Weaknesses ·   Was perceived as vendor (Microsoft) protocol

·   Built around the use of a static data-model (RDBMS, JPA, etc)

·   No concept of federation of data-sources

·   Identities defined with respect to the server.

·   Inferencing limited to sub-classes of objects


·   Application development frameworks that are aligned with RDF/SPARQL limited.

·   Difficult to access from de-facto standard BI tools such as Excel.

·   Difficult to report using popular reporting tools



OData2SPARQL: OData complementing RDF/SPARQL

The data management strengths of SPARQL/RDF can be combined with the application development strengths of OData with a protocol proxy: OData4SPARQL. OData4SPARQL is the Janus-point between the application development world and the semantic information world.

  • Brings together the strength of a ubiquitous RESTful interface standard (OData) with the flexibility, federation ability of RDF/SPARQL.
  • SPARQL/OData Interop proposed W3C interoperation proxy between OData and SPARQL (Kal Ahmed, 2013)
  • Opens up many popular user-interface development frameworks and tools such as OpneUI5.
  • Acts as a Janus-point between application development and data-sources.
  • User interface developers are not, and do not want to be, database developers. Therefore they want to use a standardized interface that abstracts away the database, even to the extent of what type of database: RDBMS, NoSQL, or RDF/SPARQL
  • By providing an OData4SPARQL server, it opens up any SPARQL data-source to the C#/LINQ development world.
  • Opens up many productivity tools such as Excel/PowerQuery, and SharePoint to be consumers of SPARQL data such as Dbpedia, Chembl, Chebi, BioPax and any of the Linked Open Data endpoints!
  • Microsoft has been joined by IBM and SAP using OData as their primary interface method which means there will many application developers familiar with OData as the means to communicate with a backend data source.

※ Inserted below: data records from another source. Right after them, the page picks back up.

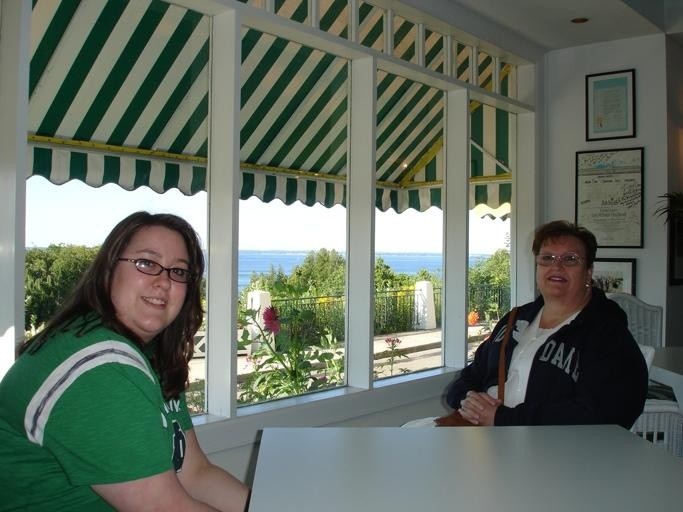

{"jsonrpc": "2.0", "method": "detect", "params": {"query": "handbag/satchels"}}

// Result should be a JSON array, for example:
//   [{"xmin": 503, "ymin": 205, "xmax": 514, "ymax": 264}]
[{"xmin": 433, "ymin": 306, "xmax": 516, "ymax": 427}]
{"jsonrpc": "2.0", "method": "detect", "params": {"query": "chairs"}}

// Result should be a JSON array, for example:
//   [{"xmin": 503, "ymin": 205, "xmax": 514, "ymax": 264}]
[
  {"xmin": 602, "ymin": 292, "xmax": 662, "ymax": 350},
  {"xmin": 629, "ymin": 402, "xmax": 683, "ymax": 457}
]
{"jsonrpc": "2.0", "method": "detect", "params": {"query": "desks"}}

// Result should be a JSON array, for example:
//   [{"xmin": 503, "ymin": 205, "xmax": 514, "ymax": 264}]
[{"xmin": 245, "ymin": 424, "xmax": 683, "ymax": 512}]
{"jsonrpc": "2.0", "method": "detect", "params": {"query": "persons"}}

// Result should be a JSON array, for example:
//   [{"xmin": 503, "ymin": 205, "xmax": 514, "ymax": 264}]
[
  {"xmin": 400, "ymin": 220, "xmax": 650, "ymax": 430},
  {"xmin": 0, "ymin": 211, "xmax": 250, "ymax": 512}
]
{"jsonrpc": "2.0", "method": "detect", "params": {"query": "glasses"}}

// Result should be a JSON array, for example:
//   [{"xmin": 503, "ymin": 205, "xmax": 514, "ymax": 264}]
[
  {"xmin": 117, "ymin": 256, "xmax": 194, "ymax": 284},
  {"xmin": 535, "ymin": 252, "xmax": 581, "ymax": 266}
]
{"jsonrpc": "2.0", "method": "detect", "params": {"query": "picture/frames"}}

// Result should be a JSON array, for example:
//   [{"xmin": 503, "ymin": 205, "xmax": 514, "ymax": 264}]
[
  {"xmin": 585, "ymin": 69, "xmax": 636, "ymax": 141},
  {"xmin": 575, "ymin": 147, "xmax": 645, "ymax": 249},
  {"xmin": 590, "ymin": 258, "xmax": 636, "ymax": 297}
]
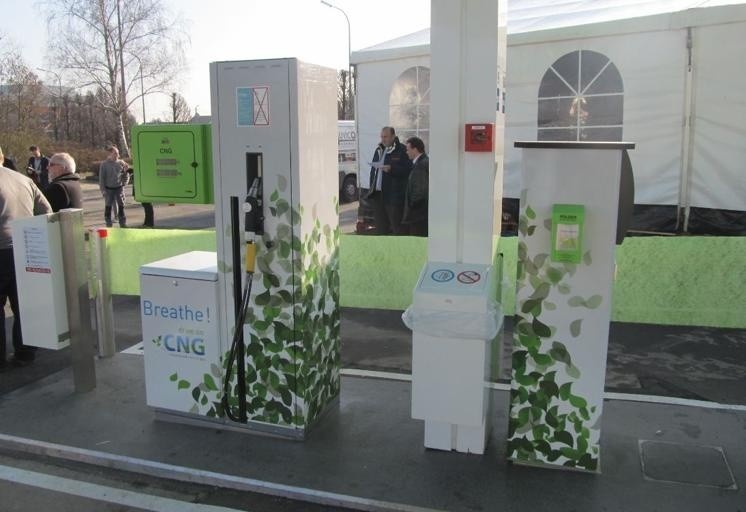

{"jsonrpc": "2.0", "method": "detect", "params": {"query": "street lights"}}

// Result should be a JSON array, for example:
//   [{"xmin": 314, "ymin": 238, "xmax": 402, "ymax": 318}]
[
  {"xmin": 319, "ymin": 0, "xmax": 353, "ymax": 118},
  {"xmin": 35, "ymin": 66, "xmax": 61, "ymax": 102},
  {"xmin": 113, "ymin": 47, "xmax": 145, "ymax": 124}
]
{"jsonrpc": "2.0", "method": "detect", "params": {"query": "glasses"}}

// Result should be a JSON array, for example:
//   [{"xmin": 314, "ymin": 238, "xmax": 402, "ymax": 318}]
[{"xmin": 49, "ymin": 162, "xmax": 65, "ymax": 167}]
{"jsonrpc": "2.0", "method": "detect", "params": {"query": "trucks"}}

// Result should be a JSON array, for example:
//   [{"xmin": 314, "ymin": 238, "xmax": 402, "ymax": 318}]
[{"xmin": 338, "ymin": 120, "xmax": 361, "ymax": 202}]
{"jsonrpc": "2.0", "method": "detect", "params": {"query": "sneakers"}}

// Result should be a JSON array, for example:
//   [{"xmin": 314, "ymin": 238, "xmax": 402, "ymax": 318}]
[
  {"xmin": 0, "ymin": 352, "xmax": 33, "ymax": 373},
  {"xmin": 139, "ymin": 225, "xmax": 153, "ymax": 229}
]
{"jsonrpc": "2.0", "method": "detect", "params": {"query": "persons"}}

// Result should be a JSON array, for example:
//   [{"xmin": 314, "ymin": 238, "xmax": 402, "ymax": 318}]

Consuming RDF via OData: OData2SPARQL

All of the following tools are demonstrated accessing an RDF triple store via the OData2SPARQL porotocol proxy.

Development Tools


A new online OData development is XOData from (PragmatiQa, n.d.). Unlike other OData tools, XOData renders very useful relationship diagrams. The Northwind RDFD model published via OData4SPARQL endpoint is shown below:

 Figure 2: Browsing the EDM model Published by ODaTa2SPARQL using XOData

XOData also allows the construct of queries as shown below:

Figure 3: Querying The OData2SPARQL Endpoints Using XODATA


(LINQPad, n.d.) is a free development tool for interactively querying databases using C#/LINQ. Thus it supports Object, SQL, EntityFramework, WCF Data Services, and, most importantly for OData4SPARQWL, OData services. Since LINQPad is centered on the Microsoft frameworks, WCF, WPF etc, this illustrates how the use of OData can bridge between the Java worlds of many semantic tools, and the Microsoft worlds of corporate applications such as SharePoint and Excel.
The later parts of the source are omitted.